Preocupa en Córdoba la amenaza brasileña de limitar la importación de autos. Hay 8 mil puestos de trabajo directo en juego.
El 27 de abril pasado, en el Foro del Plan Estratégico Industrial de Argentina (que se hizo en Córdoba), se habló del objetivo de llegar a fabricar 1,9 millón de autos en el 2020. Ahora, menos de 15 días después, el anuncio del gobierno de Brasil de restringir las importaciones de vehículos genera pánico en los fabricantes argentinos y, muy especialmente, en los cordobeses.
Es que las denominadas licencias no automáticas a la importación (que en la práctica implican una demora de hasta 60 días en la colocación de los productos, previa autorización de Brasilia) comenzarían a regir desde el martes que viene.
El gobierno brasileño no habla de respuesta a medidas equivalentes concretadas en marzo por la Argentina (“... no sólo incluye al país vecino, sino también a los modelos que llegan de Corea y México”, dijo Fernando Pimentel, ministro de Industria de Brasil (ver En México...), pero se especula que ése sería el móvil.
De concretarse el anuncio (algo que, en rigor, pocos creen posible entre los consultados en Córdoba), la industria automotriz local recibiría un golpe durísimo. Esto es así porque la gran mayoría de los vehículos que se fabrican en Córdoba y una gran porción de las autopartes se destinan al pujante mercado brasileño.
Por ejemplo, de las 116 mil unidades que Renault fabricará este año en Santa Isabel, el 73 por ciento se exporta y, de ese total, el 85 por ciento se irá (o iba a ir) a Brasil. Fiat, en tanto, manda a Brasil el 80 por ciento de sus autos.
Empleo. “Estamos preocupados por lo que podría pasar, pero creemos que va a primar la racionalidad y los ministerios de ambos países se van a poner de acuerdo”, dijo a este diario Ángel Tello, un alto dirigente del Smata. “Sería una verdadera locura que se rompa una relación que tanto bien le hace a los dos países”, agregó.
En respuesta a la inquietud por saber a cuántos trabajadores podría afectar la medida en Córdoba, Tello habló de, “por lo menos ocho mil”. “Pero esto de manera directa, porque hay que sumar todos los empleos indirectos que genera la producción de autos”, manifestó.
La palabra de Tello coincide con la del gobernador Juan Schiaretti, que cuando ayer fue consultado por el posible freno a la exportación de autos a Brasil dijo que espera que “prime el sentido común” para poder solucionar el conflicto, ya que Córdoba “está muy vinculada” a ese mercado. “Estamos hablando con el Ministerio de Industria nacional para que se llegue a un acuerdo”, indicó.

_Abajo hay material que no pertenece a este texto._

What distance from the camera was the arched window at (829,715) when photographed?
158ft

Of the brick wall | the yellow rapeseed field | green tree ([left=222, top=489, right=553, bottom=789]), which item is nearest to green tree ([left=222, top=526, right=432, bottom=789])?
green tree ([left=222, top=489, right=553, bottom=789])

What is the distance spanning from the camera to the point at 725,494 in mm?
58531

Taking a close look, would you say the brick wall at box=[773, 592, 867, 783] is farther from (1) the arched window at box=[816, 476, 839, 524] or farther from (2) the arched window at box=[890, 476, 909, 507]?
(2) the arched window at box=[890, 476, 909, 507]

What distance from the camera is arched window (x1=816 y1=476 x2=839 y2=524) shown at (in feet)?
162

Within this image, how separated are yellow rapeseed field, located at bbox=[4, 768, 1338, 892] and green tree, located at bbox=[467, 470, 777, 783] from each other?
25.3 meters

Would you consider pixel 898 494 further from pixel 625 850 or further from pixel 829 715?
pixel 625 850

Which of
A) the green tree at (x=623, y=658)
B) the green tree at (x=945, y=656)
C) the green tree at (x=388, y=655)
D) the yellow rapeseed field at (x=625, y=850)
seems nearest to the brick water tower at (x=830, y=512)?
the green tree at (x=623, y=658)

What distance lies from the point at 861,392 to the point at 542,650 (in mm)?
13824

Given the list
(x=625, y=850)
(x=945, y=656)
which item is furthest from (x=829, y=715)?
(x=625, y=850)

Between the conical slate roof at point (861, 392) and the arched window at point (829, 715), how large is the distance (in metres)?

Fuerte. Según un informe de la Cámara de Industriales Metalúrgicos de Córdoba (CIMCC), de las aproximadamente tres mil metalúrgicas que hay en la provincia, el 33 por ciento asiste a la industria automotriz. Paradójicamente, el mismo estudio (elaborado por MKT) dice que el 60 por ciento de las empresas pensaba incrementar su producción este año.
Respuesta e invitación. Conocida la novedad, la ministra de Industria argentina (Débora Giorgi), le envió ayer una dura carta a su par brasileño. En la misiva, puso en duda la voluntad de Brasil de permitir un desarrollo industrial equilibrado. También le recordó que ese país tiene restricciones históricas para el ingreso de un conjunto de productos, como vinos, cítricos, medicamentos, leche en polvo y aceite de oliva.

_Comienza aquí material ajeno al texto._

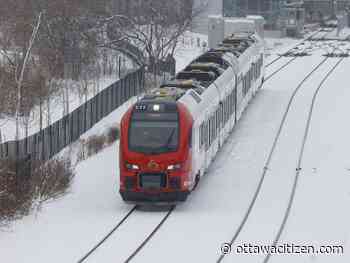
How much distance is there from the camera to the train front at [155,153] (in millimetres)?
23359

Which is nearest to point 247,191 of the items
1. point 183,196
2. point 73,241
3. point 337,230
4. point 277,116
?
point 183,196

La reacción de Pimentel no se hizo esperar y, en lo que parece una puerta de salida al conflicto, invitó a Giorgi a “hablar sobre los puntos en disputa”. Sin embargo, anoche, Giorgi, luego de hablar con la Presidenta, condicionó ese diálogo a que primero se levanten las restricciones.
En México también le chillan a Brasil
Como era de esperar, en todos los medios argentinos tuvo un fuerte impacto la novedad del gobierno brasileño de establecer las licencias no automáticas. Sin embargo, la medida (que regiría desde el miércoles) no afecta sólo los intereses de los fabricantes de autos de Argentina. En México, otro de los países afectados, la mayoría de los periódicos especializados en temas económicos destacaron el tema ayer en sus titulares. “Brasil sube las barreras para la importación de autos terminados”, tituló El Economista. “En el 2010, México exportó al mercado carioca 79.714 automóviles, registrando un alza anualizada de 79,1 por ciento”, apuntó en el cuerpo de la nota. El Financiero, en tanto, dijo que “La medida afectará principalmente a México, Argentina, Estados Unidos y Corea del Sur, los principales exportadores de vehículos y piezas a Brasil”.